▸ **Selected excerpt**:

# Investing for under 18 yo, regulations



## LifeInsuranceCanada.com (Aug 20, 2012)

I'm trying to set up an investing account for my 16 year old. If I'd have started at 16 I'd be a bajillionaire now etc.

TD tells me that the only way we can do that is to set the account up in our name, in trust for the youngster. Then, at 18, the account gets transferred to their name. But doing so means the units are sold at 18, and junior gets dinged with the capital gains at that point.

After 3 rounds of 'tell my what that is', he eventually tells me that this is regulatory.

Is this correct?


----------



## MoneyGal (Apr 24, 2009)

Yes, it is correct. Minors cannot open brokerage accounts in Canada, and you will need to open an informal in-trust account for your child (OR follow the workaround I'm about to spell out). However, the assets do not need to actually be sold when your son/daughter turns 18/19 (age of majority in your jurisdiction) - but there needs to be a deemed disposition of the assets. Much more detail here: http://www.camagazine.com/archives/print-edition/2005/sept/regulars/camagazine21094.aspx

Amazing workaround: there are no age limits to open an RRSP. Get that 16-year-old some earned income, and they can open their own RRSP. Magic!


----------



## uptoolate (Oct 9, 2011)

▸ **Dataset excerpt**:
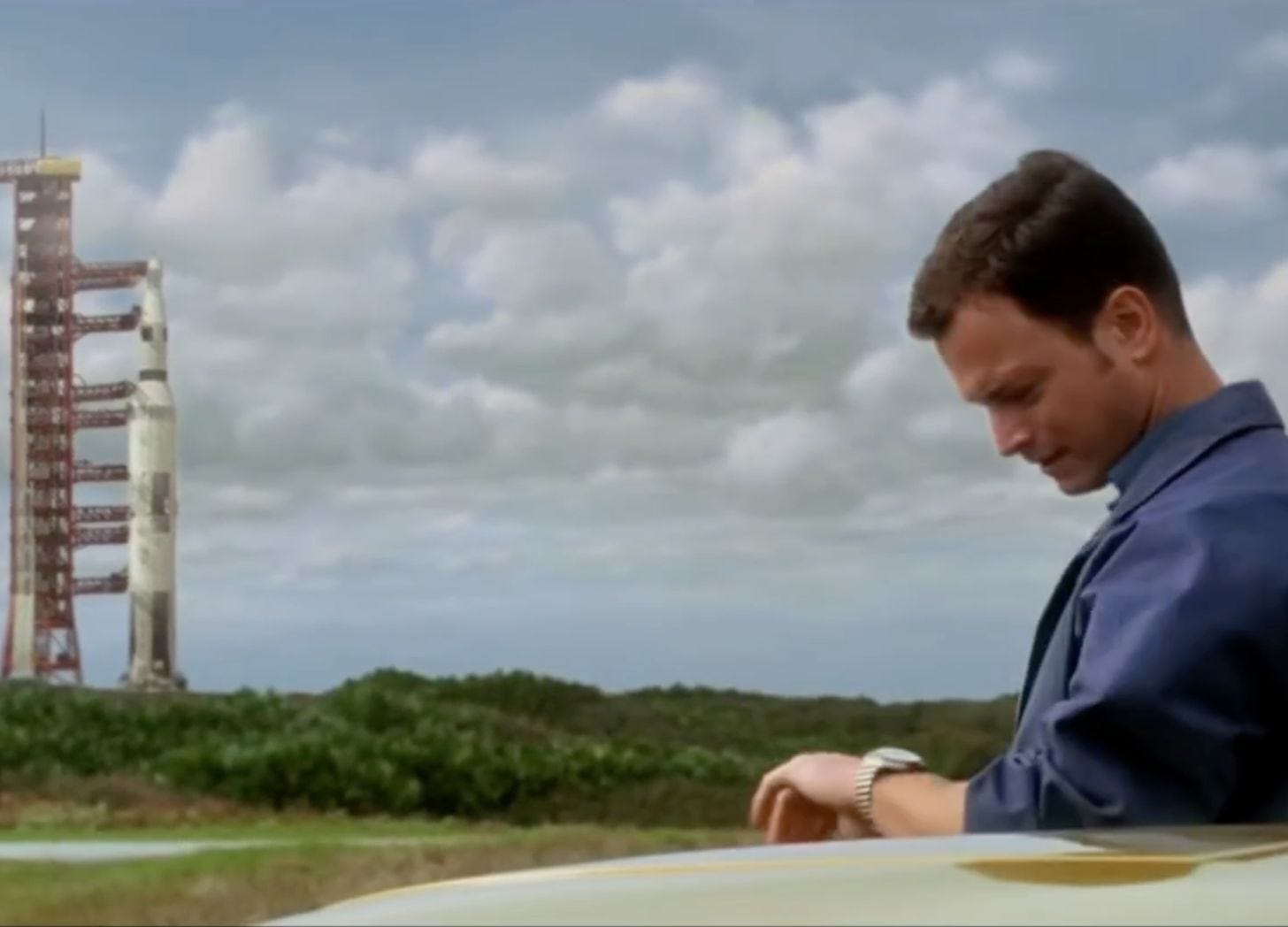 Gary Sinese in Apollo 13, checking his watch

▸ **Exercise set**:
1) Answer from the forum thread on investing for minors:
(a) According to TD, what happens to the in-trust account when the child turns 18?
(b) What does MoneyGal say must happen to the assets at the age of majority, even though they need not actually be sold?
(c) Which type of account does MoneyGal say has no age limits to open?
2) Carry on the forum thread on investing for minors, picking up after its last line.
The listing has no role in any of this work.

▸ **Task results**:
1)
(a) It gets transferred to the child's name.
(b) There needs to be a deemed disposition of the assets.
(c) An RRSP.

2)
I would love to get updated with new information on this but my TD person has told me in the past that while someone less than 18 years old can open an RRSP that they will be limited to holding GICs within it because they will still not be able to open a TDW account. For this reason, we have gone the 'in-trust for' account route which allows the use of a TDW account inside the 'in-trust for' account and access to the full spectrum of investment vehicles. When the children have turned 18, they have opened TDW RRSPs and TFSAs. They have made RRSP contributions but not used the deductions. Saving those for the future when, hopefully, they will have more significant incomes. So far we have had 2 of 4 children pass through the 'in-trust for' to the money truly being theirs and neither has decided to take the money and run! Time will tell of course. 

MoneyGal, is that correct about what 'minors' can hold within their RRSPs?


----------



## MoneyGal (Apr 24, 2009)

I was solving for the "open account in own name" problem. I need to look further into what minors can hold in an RSP. Stay tuned!


----------



## LifeInsuranceCanada.com (Aug 20, 2012)

Thanks for the tip. I think his his earnings are like a couple of grand last year. That'd give him RRSP room of only $360 this year. Unfortunately we're looking to dump in 2-3k.

Ah, but the cra says this:


> Generally, you have to pay a tax of 1% per month on your unused contributions that exceed your RRSP deduction limit by more than $2,000


So looks like we could probably dump another $2000 on top of the $360 into an RRSP for him. And then next year just have him put away 18% of his gross from this year. Our current practice is for him to put away 1/3 of net income into long term savings, so the 18% isn't quite high enough to shelter it all, but it's close. 

Does that sound like it'll work?


----------



## LifeInsuranceCanada.com (Aug 20, 2012)

Gah! If that's true, it's pointless. They're already in a high interest savings account. The entire point here is to get junior into index funds + some bonds.


----------



## Sampson (Apr 3, 2009)

I invested into equity mutual funds within my RRSP when I was a minor. Have rules changed?


----------



## Charlie (May 20, 2011)

LifeInsuranceCanada. said:


> So looks like we could probably dump another $2000 ....
> 
> Does that sound like it'll work?


nope....the $2K overcontribution cushion is only avail to those over 18.

I think, as long as it's the kid's money there isn't a problem here with the 'in trust' account. And no deemed disp at 18. (I think MG's article is more about setting aside money for the kids rather then the kid investing his own). I cannot see anything that deems this so...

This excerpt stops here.